NO WRITER ATTRIBUTED

Yale University held a meeting some time ago, and appointed a committee to draft a constitution for the athletic associations, this of course was an outcome of the discussion over the "undergraduate rule." The committee have reported several rules regarding eligibility on the various university teams, which they wish to incorporate in all the constitutions. The committee ask that a vote of the university be taken on these suggestions, by ballot, before Wednesday June 28.

The rules are as follows:

1. That no man be eligible for a Yale team who has ever received any pecuniary profit by reason of his connection with athletics.

2. That no man be eligible for a Yale team who is not a candidate for a degree in a course requiring at least two years residence and attendance upon not less than eight hours of recitations or lectures per week.

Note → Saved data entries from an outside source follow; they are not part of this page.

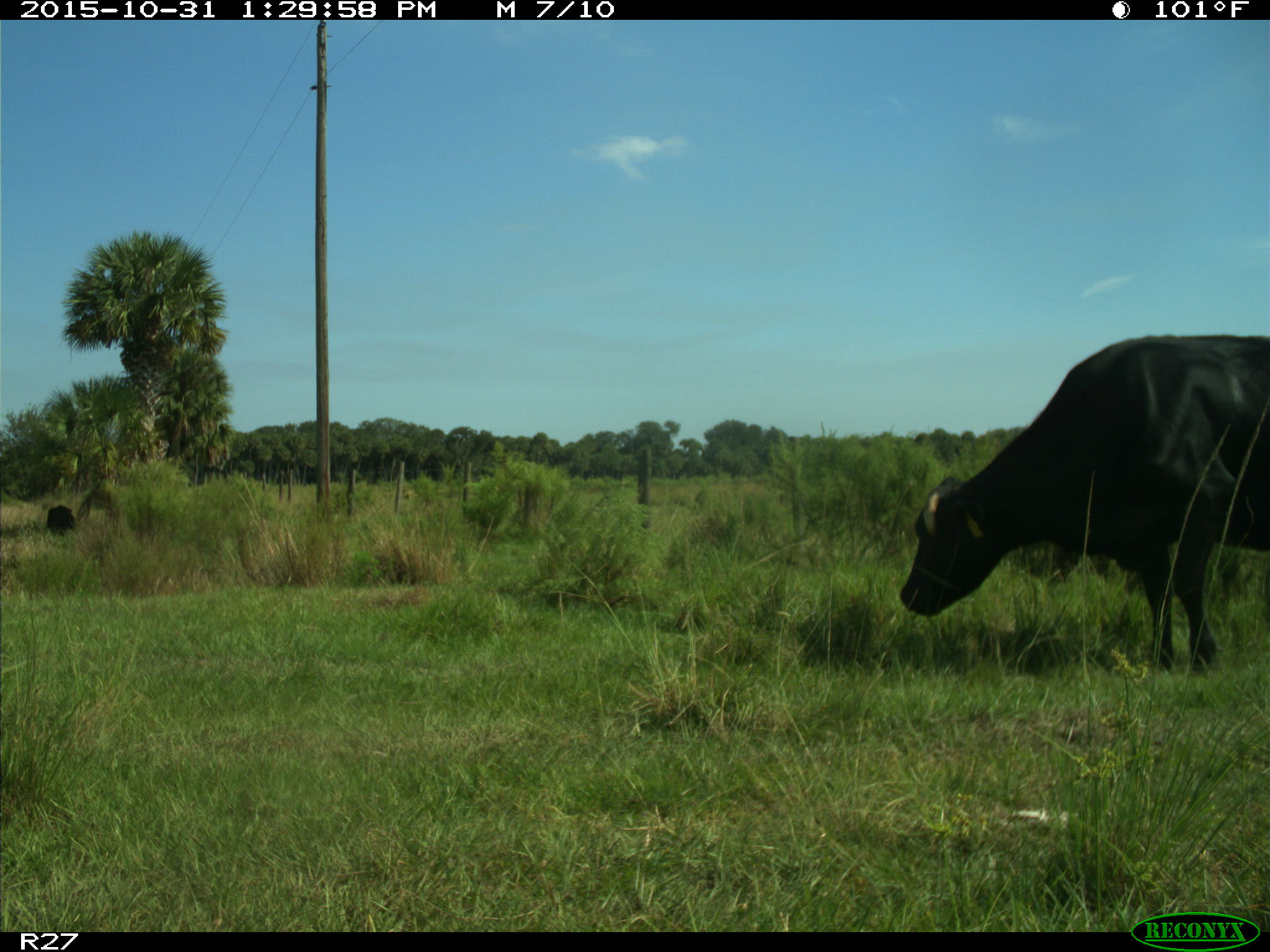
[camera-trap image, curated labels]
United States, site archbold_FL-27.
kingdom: Animalia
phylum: Chordata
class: Mammalia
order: Artiodactyla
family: Bovidae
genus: Bos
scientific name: Bos taurus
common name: domestic cow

3. That no man be eligible for a Yale team, who, if not a freshman in the academic or scientific department, has not been in attendance one full year at the university and satisfactorily passed the examinations for advance with his class.

4. That man be no eligible for a Yale team who has represented any college or university on its team four or more years.

5. That no man who has been dropped from his class for neglect of his studies be eligible for a Yale team until the beginning of the next academic year.

The first rule is practically an abridgment of the of an amateur as adopted by Harvard. The second, third and fifth are all embraced in Harvard's rule headed "Bona Fide Students." The only change is that the Harvard rule says nothing about how long a course a candidate for an athletic team must be taking, though the two years required at Yale are practically required here on account of the rule compelling students from other colleges and special students to have completed one full year's work and to be bona fide students pursuing work for another full year Yale's fourth rule is exactly the same as Harvard's "Time Limit" rule. If the above rules are agreed upon by the students at Yale, the two universities will then have regulations practically identical, and what is more, specifice regulations that can determine without any question a player's eligibility.